For years, we have felt fairly alone in our criticism of the Fed. But following a speech by Fed Chair Jerome Powell, you no longer need to take our word about the nature of Fed policy and its consequences.

Speaking at Stanford University, Powell admitted that, after lowering the Fed’s short-term interest rate target to zero in December of 2008, “Unable to lower rates further, the committee (FOMC) turned to two novel tools … From the outset, the committee viewed them as extraordinary measures to be unwound or ‘normalized’ when conditions warranted.”

In the same speech, Powell admitted that there is a link between extraordinary monetary policy and slow growth: “The post-crisis period has seen many economies around the world stuck for an extended period at the ELB (zero interest rate boundary), with slow growth … Experience suggests that more frequent ELB episodes could prove quite costly in the future.”

Make no mistake. These were extraordinary interventions that were meant to be only temporary.

These interventions have consequences. They are tightly linked to the anemic decade of growth that the U.S. has suffered since the Great Recession.

It follows that the Fed should be moving in a determined way to reverse these extraordinary policies.

In our estimation, they should have been doing so since at least as early as 2012.

To our shock, Powell also used the speech at Stanford to announce a reversal of the Fed’s humility regarding these interventions. As Powell claimed, “The world has moved on in the last decade, and attempting to re-create the past would be neither practical nor wise.”

You see, the Fed now plans to maintain a balance sheet of $3.5 trillion in assets. Forever. And while the balance sheet would naturally shrink over time, as securities reach maturity, the Fed plans to reinvest funds into new securities. That’s QE infinity.

Thwarted by its own balance sheet and unable to influence short-term interest rates by traditional means, the Fed plans to continue using the payment of interest on reserves (IOR) as the primary policy tool for achieving its interest rate target. Never mind that IOR is unprecedented and poorly understood.

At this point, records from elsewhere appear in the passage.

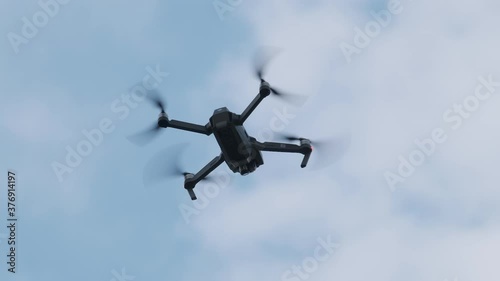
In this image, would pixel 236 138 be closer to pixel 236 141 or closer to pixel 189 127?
pixel 236 141

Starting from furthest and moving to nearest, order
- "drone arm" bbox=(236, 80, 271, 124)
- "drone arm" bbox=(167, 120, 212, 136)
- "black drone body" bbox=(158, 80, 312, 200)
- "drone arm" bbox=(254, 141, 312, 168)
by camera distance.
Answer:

Along with the Fed’s bloated balance sheet, IOR also dampens the critical price signal represented by the yield curve, which is now widely held to no longer contain the information that it used to regarding market risk and the business cycle.

And the Fed has no plan to return to a normal interest rate regime, which would require sustained increases in the Fed funds target rate.

As Powell explained, “Rates in normal times now tend to be much closer to zero than in the past.”

Powell would apparently have us believe that the new regime of ultralow interest rates is some unexpected natural phenomenon, like a change in the weather.

In fact, it is not a structural break in the economy that has produced this result. It’s a structural break in Fed policy.

To review Powell’s stunning revelations, the Fed undertook extraordinary interventions during the financial crisis. The interventions were intended to be temporary. They have long-term negative consequences for the economy.

While the Fed’s own internal logic argues for unwinding, we are now going to make them permanent. We will simply live with the negative economic consequences that result.

The outlook for the U.S. economy is thus diminished.

Even more worrisome is the outlook for the next recession.

We can’t imagine what the Fed’s response will be, given that the Fed will still be mired in the crisis-era responses of the previous recession. Unfortunately, the Fed doesn’t know what its response will be either.

• Matthew Fienup is the executive director of the Center for Economic Research and Forecasting at California Lutheran University.